I can't even tell you how glad I am to have the art work for the SXSW show behind me. I am pretty sure I won't be painting another guitar for a while unless it is commissioned for a lot of money. I painted ten, count them, ten guitars. Normally I am inspired to paint whatever it is I am painting however, I have so moved passed my guitar painting phase for obvious reasons but I had agreed to do this SXSW show in October.

The last dream in the blue bedroom

Two weeks ago I went to the art store and bought 4 different canvas sizes. Lots of them. Normally that would inspire me but they sat in the living room and stared at me. I finally decided to put some blue paint on one canvas. Then I found three pieces of blue paper that matched and decoupaged them on. Okay, cool the beginning of a mixed media piece. They looked like windows into a blue room. Then I thought I don't have to paint a red guitar with a brown background, which is what I usually do. I painted a dark brown guitar. The paper wasn't drying flat so I decided to paint a tree over the wrinkles. See how that imperfection thing comes into play when you are an artist? Ya just gotta go with it. Then all of a sudden I remembered a lucid dream I had of a tree that was dying the last time I slept in the blue bedroom. Leaves were falling and I was sad to see the tree die but I knew there was nothing I could do because the seasons were changing. The tree symbolized a big change that was about to occur in my life.
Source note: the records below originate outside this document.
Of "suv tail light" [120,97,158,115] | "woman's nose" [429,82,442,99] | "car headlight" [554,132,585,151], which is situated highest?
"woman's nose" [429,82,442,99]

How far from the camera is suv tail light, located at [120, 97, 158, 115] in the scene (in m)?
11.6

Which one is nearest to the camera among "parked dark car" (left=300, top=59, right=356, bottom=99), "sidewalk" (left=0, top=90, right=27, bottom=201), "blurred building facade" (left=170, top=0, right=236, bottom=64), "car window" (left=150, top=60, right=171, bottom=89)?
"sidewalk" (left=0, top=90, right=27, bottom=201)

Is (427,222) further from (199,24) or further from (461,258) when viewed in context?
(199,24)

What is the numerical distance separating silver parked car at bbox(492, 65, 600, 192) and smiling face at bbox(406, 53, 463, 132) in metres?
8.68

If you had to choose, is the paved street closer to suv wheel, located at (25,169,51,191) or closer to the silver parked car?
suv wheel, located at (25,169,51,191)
All of a sudden painting the blue canvas with the guitar on it became effortless and healing. I was listening to Wayne Dyer and he quoted the 13th-century poet, Rumi.

"The morning breeze has secrets to tell, don't go back to sleep." ~Rumi

He was referring to the early morning hours he calls "God Time" because the world is quiet. It is the perfect time to meditate. We think clearly at that time if we allow ourselves to. I love that time.  I had that dream in the early morning hours and I listened because I knew that the early morning breeze had secrets to tell. 
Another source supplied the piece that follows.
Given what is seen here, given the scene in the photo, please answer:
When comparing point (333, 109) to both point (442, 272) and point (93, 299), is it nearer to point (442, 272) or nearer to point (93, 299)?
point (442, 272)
Changes can be scary but now that I am on the other side of the changes I see there was no other way. On a brighter note... Happy birthday Andrew. HAPPY being the key word here. John Lennon knew the key to life at 5 and I am pretty sure Andrew has that knowledge too. I find I am happiest when I focus on the present, when I feel grateful, when I am doing what I love to do and when I am helping someone else find happiness... yikes... that last one gets me in trouble sometimes.